Father and son find a very modest place to live, and things begin to look up. Eventually, Cheng’s dogged determination hits paydirt when he is able to arrange an interview with a famous, but manipulative music teacher with the right contacts (the director himself, Chen Kaige) who can take Xiaochun all the way to the top. Unfortunately, Xiaochun turns it all upside down by bemoaning the loss of his relationship to Professor Jiang and even selling his violin to purchase an expensive coat for Lili (Hong Chen), the beautiful, warm-hearted woman next door with whom he has developed a puppy love infatuation. The new teacher takes him in anyway, and it now appears that Xiaochun may have finally gotten on the right track to become the world class violin virtuoso his father has worked so long and so hard for. The downside is that for Xiaochun the road seems to be a cold, hard-edged and very lonely one, with all the people he loves slowly falling away from his life. What will Xiaochun do?
As the first 30 minutes of TOGETHER unfolded, it seemed that this was going to be yet another variation on the peasant from a small village who comes to the big city to be both exhilarated and overwhelmed, and finally chooses to return realizing how much better life in the country was after all. In this case, the story has a very interesting twist, and it is truly enjoyable because it is able to move its audience without resorting to the usual devices of foul language, sex, nudity, and violence. On the other hand, the director presents a simplistic picture of innocence and love versus materialism and greed, all seen through the eyes of a child whose intellectual discernment has yet fully matched the size of his heart.
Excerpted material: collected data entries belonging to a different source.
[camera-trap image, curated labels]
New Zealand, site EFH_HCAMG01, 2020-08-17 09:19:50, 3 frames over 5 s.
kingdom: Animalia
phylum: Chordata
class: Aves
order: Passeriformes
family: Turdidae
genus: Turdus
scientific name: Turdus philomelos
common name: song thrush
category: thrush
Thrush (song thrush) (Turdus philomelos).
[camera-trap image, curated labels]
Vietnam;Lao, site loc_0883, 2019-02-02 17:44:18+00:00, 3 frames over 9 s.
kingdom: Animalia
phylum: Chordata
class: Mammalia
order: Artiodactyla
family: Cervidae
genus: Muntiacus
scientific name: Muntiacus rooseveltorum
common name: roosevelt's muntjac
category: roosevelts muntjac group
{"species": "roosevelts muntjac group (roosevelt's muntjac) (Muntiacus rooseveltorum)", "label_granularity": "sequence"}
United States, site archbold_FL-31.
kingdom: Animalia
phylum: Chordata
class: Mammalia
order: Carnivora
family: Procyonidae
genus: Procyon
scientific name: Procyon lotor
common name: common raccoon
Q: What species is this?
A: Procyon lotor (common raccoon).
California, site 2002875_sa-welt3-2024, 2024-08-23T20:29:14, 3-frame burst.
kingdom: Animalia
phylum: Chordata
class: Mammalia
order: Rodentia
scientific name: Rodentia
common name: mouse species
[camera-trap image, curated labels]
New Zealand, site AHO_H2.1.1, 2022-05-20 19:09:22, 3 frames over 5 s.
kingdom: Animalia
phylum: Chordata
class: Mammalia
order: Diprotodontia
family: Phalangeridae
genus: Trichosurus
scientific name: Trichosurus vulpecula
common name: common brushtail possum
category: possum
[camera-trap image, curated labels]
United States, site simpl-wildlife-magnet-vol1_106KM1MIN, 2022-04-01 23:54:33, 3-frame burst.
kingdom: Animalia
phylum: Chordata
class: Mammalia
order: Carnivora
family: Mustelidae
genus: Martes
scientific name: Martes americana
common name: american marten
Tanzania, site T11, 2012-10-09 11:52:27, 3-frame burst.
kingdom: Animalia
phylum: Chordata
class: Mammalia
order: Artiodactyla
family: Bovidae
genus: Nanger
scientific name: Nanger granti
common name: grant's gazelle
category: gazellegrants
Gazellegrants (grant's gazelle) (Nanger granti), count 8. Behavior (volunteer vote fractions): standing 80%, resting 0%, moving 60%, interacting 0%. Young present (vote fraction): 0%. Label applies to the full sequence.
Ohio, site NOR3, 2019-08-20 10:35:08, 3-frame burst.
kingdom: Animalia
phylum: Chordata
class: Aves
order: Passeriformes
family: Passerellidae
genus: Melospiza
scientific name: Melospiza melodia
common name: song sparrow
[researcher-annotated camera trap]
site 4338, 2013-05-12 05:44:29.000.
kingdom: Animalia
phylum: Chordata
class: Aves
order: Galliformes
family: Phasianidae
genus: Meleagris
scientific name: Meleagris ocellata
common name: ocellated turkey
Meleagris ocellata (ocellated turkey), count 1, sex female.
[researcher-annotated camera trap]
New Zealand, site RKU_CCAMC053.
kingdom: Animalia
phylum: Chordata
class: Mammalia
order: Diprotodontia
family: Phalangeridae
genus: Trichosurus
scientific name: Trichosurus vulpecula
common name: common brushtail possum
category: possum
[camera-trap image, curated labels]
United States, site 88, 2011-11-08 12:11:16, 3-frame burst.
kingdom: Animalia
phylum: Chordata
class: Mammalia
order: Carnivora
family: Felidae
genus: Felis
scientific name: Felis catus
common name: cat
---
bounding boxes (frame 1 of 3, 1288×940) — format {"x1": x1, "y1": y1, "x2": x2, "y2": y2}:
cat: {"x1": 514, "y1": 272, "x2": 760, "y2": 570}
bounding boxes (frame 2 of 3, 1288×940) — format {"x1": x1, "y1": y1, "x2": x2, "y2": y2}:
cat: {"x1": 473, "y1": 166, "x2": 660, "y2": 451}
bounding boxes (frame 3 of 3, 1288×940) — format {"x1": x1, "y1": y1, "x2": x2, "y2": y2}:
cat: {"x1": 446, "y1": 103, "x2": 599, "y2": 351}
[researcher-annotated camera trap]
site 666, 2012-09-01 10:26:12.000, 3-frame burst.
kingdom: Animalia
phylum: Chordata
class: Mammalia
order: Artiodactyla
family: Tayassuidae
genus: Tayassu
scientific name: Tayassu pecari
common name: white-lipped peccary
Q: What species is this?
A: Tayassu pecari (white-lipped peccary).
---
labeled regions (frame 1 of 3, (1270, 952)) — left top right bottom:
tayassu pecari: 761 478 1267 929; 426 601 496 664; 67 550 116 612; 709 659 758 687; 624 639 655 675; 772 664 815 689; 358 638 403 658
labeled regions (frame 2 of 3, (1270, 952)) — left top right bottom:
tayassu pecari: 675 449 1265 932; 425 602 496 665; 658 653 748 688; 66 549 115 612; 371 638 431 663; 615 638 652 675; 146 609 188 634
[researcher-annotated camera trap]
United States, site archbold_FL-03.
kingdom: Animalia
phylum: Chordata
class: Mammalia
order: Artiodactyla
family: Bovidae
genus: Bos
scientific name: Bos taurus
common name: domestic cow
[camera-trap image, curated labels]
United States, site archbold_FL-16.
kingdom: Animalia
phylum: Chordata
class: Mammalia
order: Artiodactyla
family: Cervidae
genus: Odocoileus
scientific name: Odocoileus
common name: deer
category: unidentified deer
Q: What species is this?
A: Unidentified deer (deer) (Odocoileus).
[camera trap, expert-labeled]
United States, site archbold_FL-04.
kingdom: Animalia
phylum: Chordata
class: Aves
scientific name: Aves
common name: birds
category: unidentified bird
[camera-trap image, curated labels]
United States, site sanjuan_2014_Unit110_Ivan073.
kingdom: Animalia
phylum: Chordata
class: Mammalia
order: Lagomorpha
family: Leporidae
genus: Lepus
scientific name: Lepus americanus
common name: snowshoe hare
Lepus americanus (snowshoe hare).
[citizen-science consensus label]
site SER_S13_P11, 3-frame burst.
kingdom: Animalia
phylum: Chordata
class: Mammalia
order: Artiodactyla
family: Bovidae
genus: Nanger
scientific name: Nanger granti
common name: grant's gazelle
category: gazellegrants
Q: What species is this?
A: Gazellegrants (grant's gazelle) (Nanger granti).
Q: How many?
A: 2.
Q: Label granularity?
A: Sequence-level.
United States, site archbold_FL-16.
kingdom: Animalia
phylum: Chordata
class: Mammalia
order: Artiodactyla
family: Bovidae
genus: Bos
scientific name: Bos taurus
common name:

Except for a few misses, such as letting young Xiaochun’s role be too sullen and withdrawn for his age, director Chen Kaige manages to play his audience’s heart strings as well as Xiaochun plays his violin, even for a materialistic Western one. As a state sanctioned production it is also truly remarkable that an acknowledgment, if muddled, of a heaven and angels is made in the middle of the movie, and the cast is just about perfect in their respective roles. For all the importance that the heart is given in the decision making process in this movie, it would be wise to keep in mind the Scripture verse which clearly states that “The heart is deceitful above all things, and desperately wicked; who can know it?” (Jeremiah 17:9) Director Chen Kaige would have been well advised to meditate on these words as he set out to bring forth TOGETHER.